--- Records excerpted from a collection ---
——————————

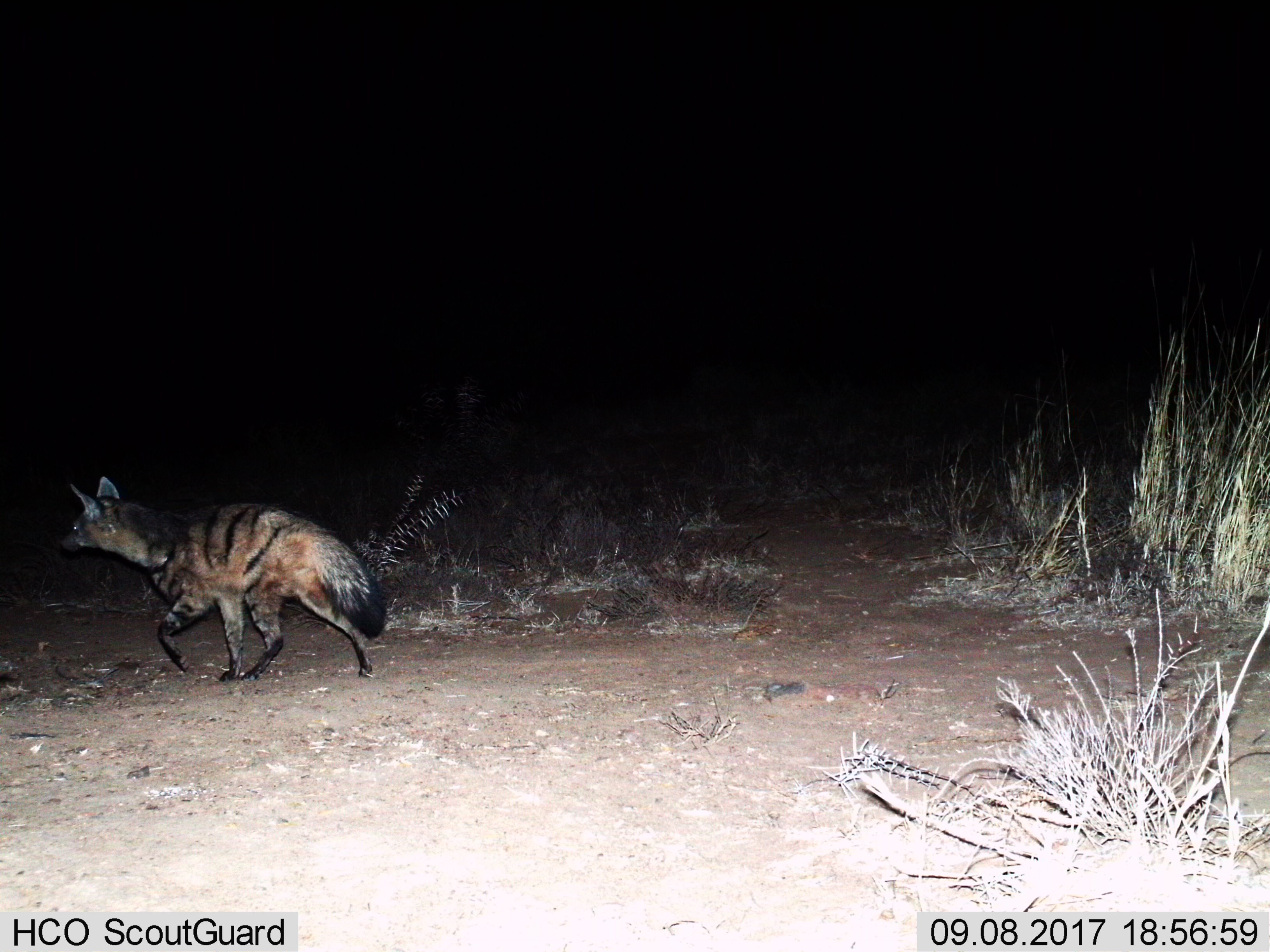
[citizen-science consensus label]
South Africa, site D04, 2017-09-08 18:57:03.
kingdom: Animalia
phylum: Chordata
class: Mammalia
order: Carnivora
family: Hyaenidae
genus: Proteles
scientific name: Proteles cristatus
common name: aardwolf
Aardwolf (Proteles cristatus), count 1. Behavior (volunteer vote fractions): standing 0%, resting 0%, moving 100%, interacting 0%. Young present (vote fraction): 0%. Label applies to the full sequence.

——————————

--- BRIEF ---
Write out each line exactly, beginning at the one with "class: Mammalia" and ending at the final line of the records above, with nothing added.

--- EXERCISE OUTPUT ---
class: Mammalia
order: Carnivora
family: Hyaenidae
genus: Proteles
scientific name: Proteles cristatus
common name: aardwolf
Aardwolf (Proteles cristatus), count 1. Behavior (volunteer vote fractions): standing 0%, resting 0%, moving 100%, interacting 0%. Young present (vote fraction): 0%. Label applies to the full sequence.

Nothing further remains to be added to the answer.